* EXTRAIT FOURNI *
————
Actualités de la maison Calves
Rappel : notre prochaine vente flash de timbres sera mise en ligne jeudi prochain 19 juin à 18h. Ce sera la dernière avant la pause estivale - une occasion à ne pas manquer !
Enquête sur les premiers timbres du Soudan français
Notre newsletter de la semaine dernière, consacrée aux signatures suspectes apposées au dos des timbres, a suscité de très nombreuses réactions. Vous avez été nombreux à nous remercier pour ces informations – parfois inédites – que vous avez jugées utiles et enrichissantes. Nous en sommes ravis !
L’un d’entre vous nous a, par ailleurs, adressé une question tout à fait pertinente : comment Geo Carion a-t-il pu créer de fausses surcharges provisoires de Sainte-Marie de Madagascar, et comment a-t-on pu les croire authentiques ? La réponse tient au contexte de l’époque. À la fin du XIXe siècle, les communications entre la métropole et les colonies lointaines étaient lentes et irrégulières. Il arrivait fréquemment qu’un gouverneur colonial, confronté à une pénurie de timbres d’une certaine valeur faciale, fasse surcharger d’autres timbres disponibles localement. Ces émissions improvisées n’étaient signalées en France qu’avec retard – souvent une fois les timbres déjà écoulés. Dans ce contexte, certains esprits inventifs créaient de toutes pièces des surcharges fictives et les présentaient comme officielles, espérant tromper collectionneurs et presse philatélique. Le pot aux roses finissait toujours par être découvert… mais entre-temps, le faussaire avait eu le temps d’engranger de confortables bénéfices.
Le cas des premiers timbres du Soudan illustre bien ce phénomène. C’est leur histoire que nous vous proposons de (re)découvrir à travers un article passionnant de Maurice Chevassu, publié dans L’Écho de la Timbrologie du 31 août 1947, que nous reproduisons aujourd’hui. Cette publication répond également à une demande formulée par plusieurs d’entre vous1 lors de notre dernier sondage : lire davantage d’articles consacrés aux anciennes colonies françaises. Bonne lecture !
————
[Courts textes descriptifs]
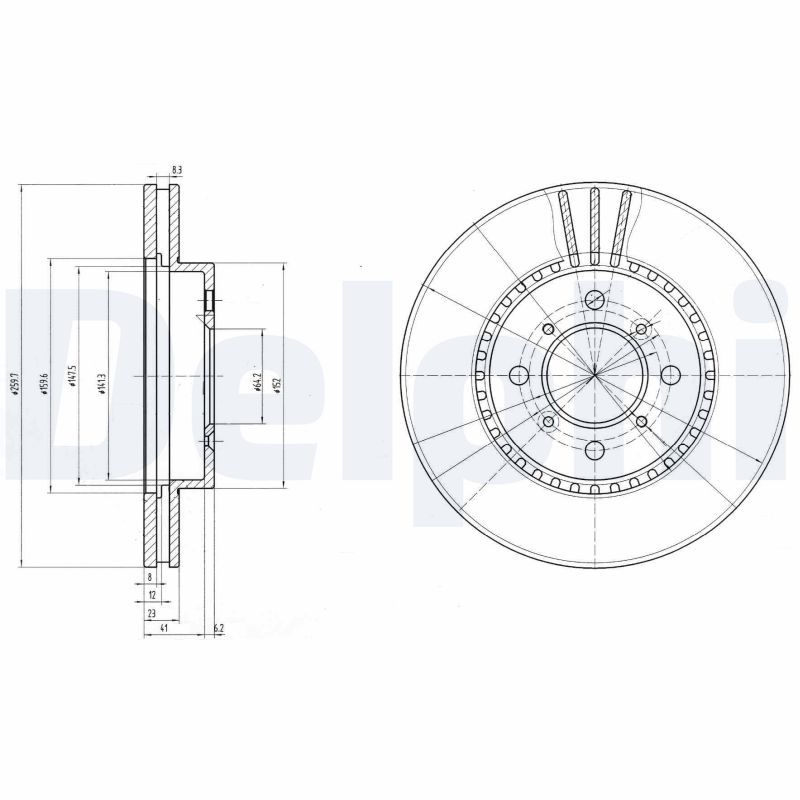 DELPHI BG2814 Brake disc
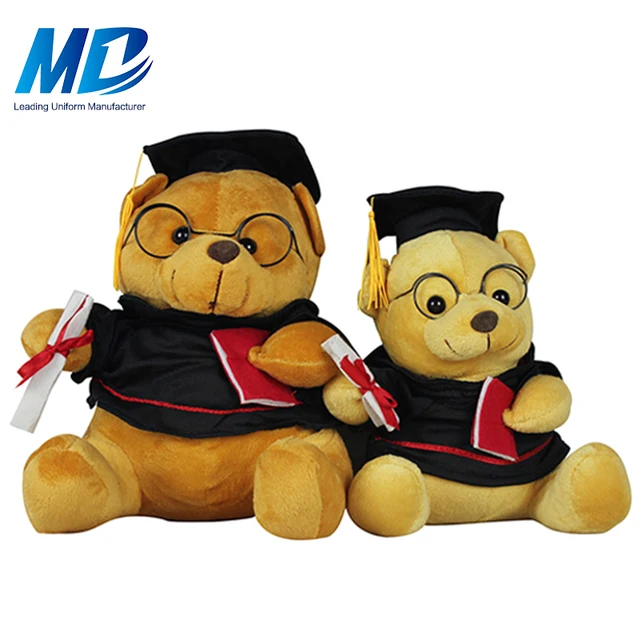 custom 18cm sitting high graduated plush teddy bears graduation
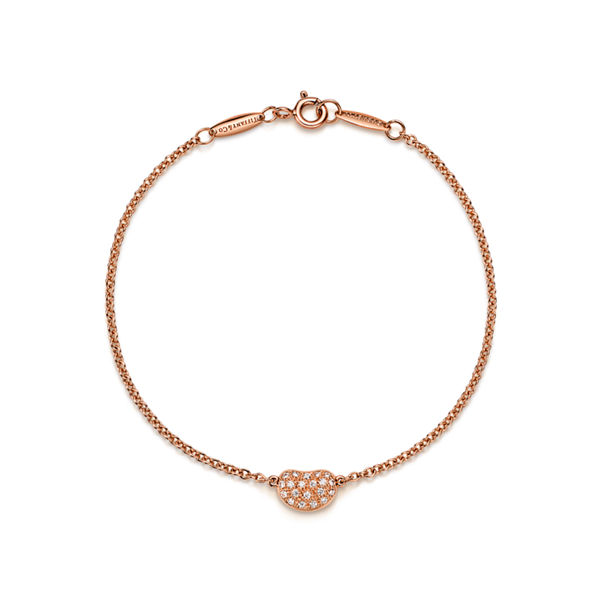 Elsa Peretti®:Bean design Bracelet in Rose Gold with Diamonds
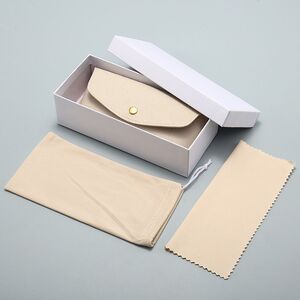 Sunglasses and eyeglasses hard shell case + extra kit AL678300452142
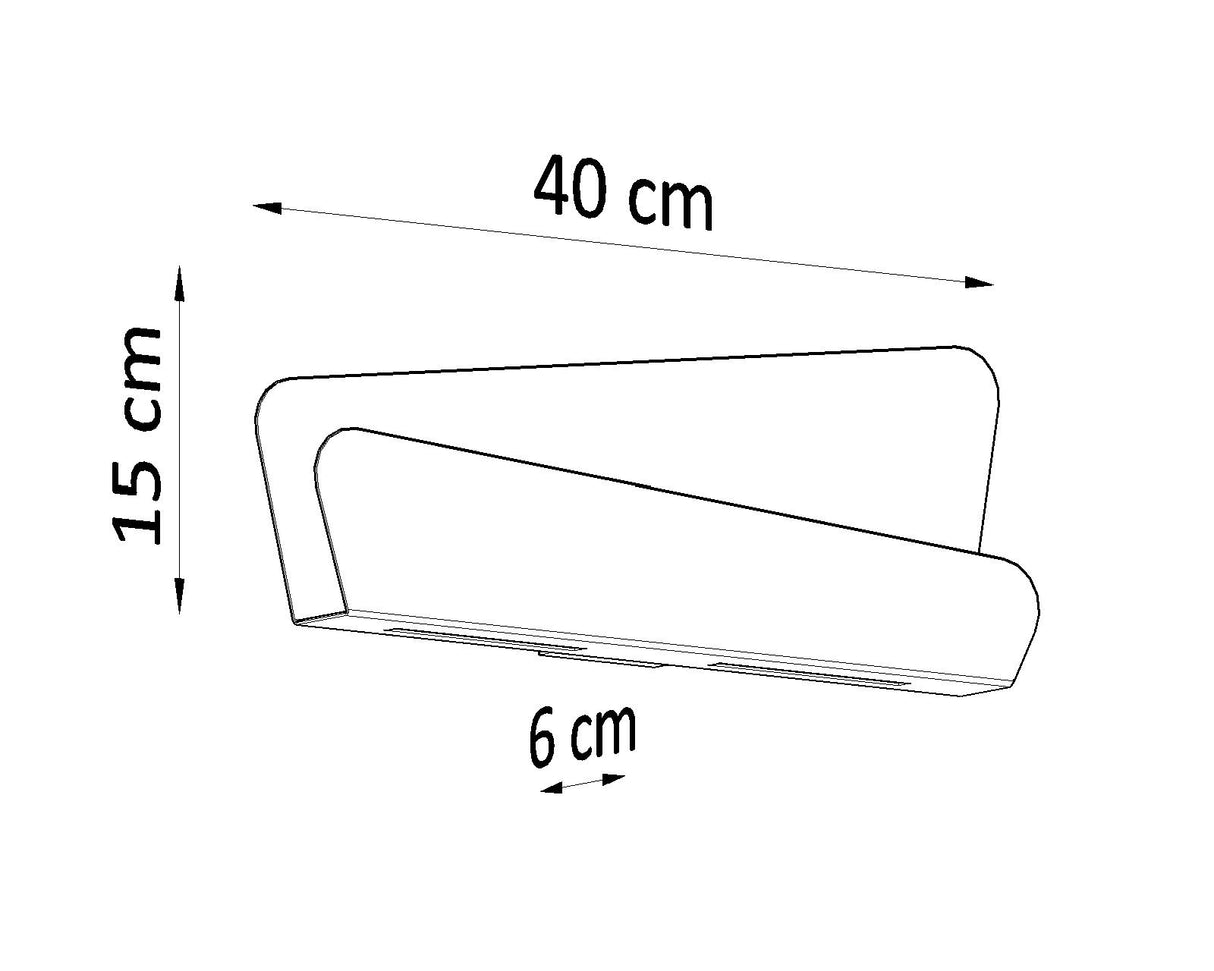 Aplique de pared BASCIA blanco, G9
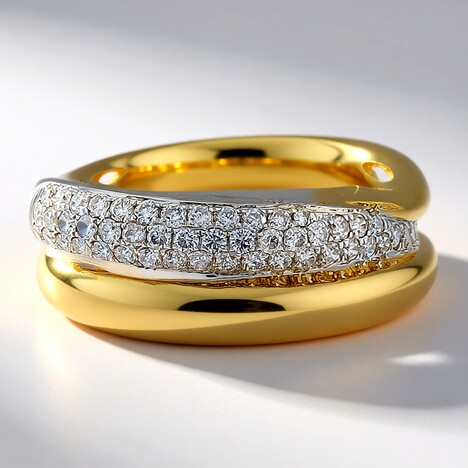Anello in oro con Diamante SI1 (H) (CIRARI)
————
* TÂCHES À RÉALISER *
a) Répondez à ces questions sur la lettre de la maison Calves :
(i) Quel jour et à quelle heure la prochaine vente flash de timbres sera-t-elle mise en ligne ?
(ii) À quel sujet la newsletter de la semaine dernière était-elle consacrée ?
(iii) Qui a écrit l'article reproduit, et dans quelle publication est-il paru ?
b) Prolongez la lettre de la maison Calves en reprenant juste après sa dernière phrase.
Les entrées n'ont aucun lien avec la lettre de la maison Calves.

* RÉPONSES PAR TÂCHE *
a)
(i) Le jeudi 19 juin, à 18h.
(ii) Aux signatures suspectes apposées au dos des timbres.
(iii) Maurice Chevassu, dans L'Écho de la Timbrologie du 31 août 1947.

b)
“(…) Pour bien comprendre les conditions dans lesquelles ces surcharges ont té émises, ainsi que que la rareté de la documentation les concernant, il est indispensable de rappeler ce qu’était le Soudan français en avril 1894.
Faidherbe, Galliéni, Binger avaient poussé progressivement nos postes du Sénégal le long des rives du Haut-Sénégal. Le 18 août 1890, cette partie du Haut-Sénégal recevait le nom officiel de Soudan. Mais le Soudan ne devient autonome que le 27 août 1892. (…) En novembre 1893, le gouvernement français décide de remplacer la direction militaire par un gouverneur civil, et M. Albert Grodet quitte la France en novembre 1893 pour Kayes, où est établi le siège du gouvernement du Soudan.

A cette époque, les timbres utilisés au Soudan étaient encore les timbres coloniaux au type Alphée Dubois. Une émission spéciale au type groupe, portant l’inscription Soudan français, était prévue, mais elle ne devait paraître à Paris qu'en mai 1894, et elle ne devait parvenir à Kayes qu’à la fin d'août. Vu l'apparition prochaine de la série au type groupe, l'administration centrale n'avait pas jugé utile der renouveler le stock soudanais de timbres au type Alphée Dubois.
C'est dans ces conditions que le Soudan se trouva un beau jour démuni des deux valeurs d'usage courant, le 15 centimes, destiné à l'affranchissement du service pour l'intérieur et la métropole, le 25 centimes, destiné à la correspondance avec l'étranger.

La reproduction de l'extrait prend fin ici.